- Forthassa Gharbia
- Coordinates: 32°50′30″N 1°14′41″W﻿ / ﻿32.84177°N 1.24464°W
- Country: Algeria
- Province: Naâma
- Elevation: 1,426 m (4,678 ft)
- Time zone: GMT +1.0
- Postal code: 45201

= Forthassa Gharbia =

Forthassa Gharbia (or Forthassa Rharbia) is a small settlement in western Algeria near the Moroccan border, to the west of Aïn Séfra. During the French colonial era it was important as a military post.

Forthassa Gharbia is a waterhole on the High Plateaux between the Tell and Saharan Atlas ranges. It lies slightly to the west of a line between Teniet el Sassi and the oasis of Ich, and therefore was technically within Moroccan territory, but in 1904 the boundary between Morocco and Algeria had not been delimited in this region, and there was no protest when the French occupied it.
The French advance post at Forthassa Gharbia was established in March 1904 by Hubert Lyautey to ensure that the Beni Guil, a Moroccan tribe, accepted French rule.
The post closed the dangerous pass of Jebel Grouz, cutting off the Beni Guil from their allies.
By 1904 the pacification had mostly been achieved with little need for fighting.

Spatial grounding data:
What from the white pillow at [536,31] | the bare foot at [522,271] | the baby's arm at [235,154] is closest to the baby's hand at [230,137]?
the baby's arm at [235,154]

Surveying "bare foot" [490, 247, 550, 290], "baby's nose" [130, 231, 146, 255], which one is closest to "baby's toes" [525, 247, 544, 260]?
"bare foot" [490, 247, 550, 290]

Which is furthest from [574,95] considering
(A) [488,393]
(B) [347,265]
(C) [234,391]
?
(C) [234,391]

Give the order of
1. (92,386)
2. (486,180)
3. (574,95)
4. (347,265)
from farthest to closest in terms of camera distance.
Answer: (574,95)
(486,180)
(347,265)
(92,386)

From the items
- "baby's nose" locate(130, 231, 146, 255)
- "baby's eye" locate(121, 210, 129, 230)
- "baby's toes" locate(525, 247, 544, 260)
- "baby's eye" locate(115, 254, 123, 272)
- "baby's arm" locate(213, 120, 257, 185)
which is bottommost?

Task details:
Write the next part of the Forthassa Gharbia article, continuing after its last sentence.

Answer:
For some time after establishing their protectorate over Morocco the French considered Forthassa Gharbia to be in Morocco, although the post was manned by Algerian troops.
The troops collected the zekat tax on animals from the Beni Guil, a Moroccan tribe, in the name of the Moroccan government,
and this money was used to maintain the post.
However, eventually the French decided the post was in Algeria, drawing the boundary to the west of it.

A disaster occurred near Forthassa in January 1908. A company of legionnaires was marching from the fort at Berguent (Ras-el-Ain) to Forthassa. After several stages, they were caught in a storm with high winds and snow. Unable to erect their tents, they continued through the night. Ten men died of exhaustion. Others were frostbitten, and later their sores became infected by gangrene. By 5 February 37 of the men had died.

In February 1923 Governor-General Théodore Steeg of Algeria met in Algiers with his counterparts Marshal Hubert Lyautey of Morocco and Lucien Saint of Tunisia to discuss common problems. They agreed that the western Sahara must be treated as a whole, ignoring arbitrary boundaries.
Nomadic migration across borders would be allowed but smuggling would not.
A joint Algerian-Moroccan police force would operate from a base at Forthassa Rharbia.
In practice, this agreement was not put into force.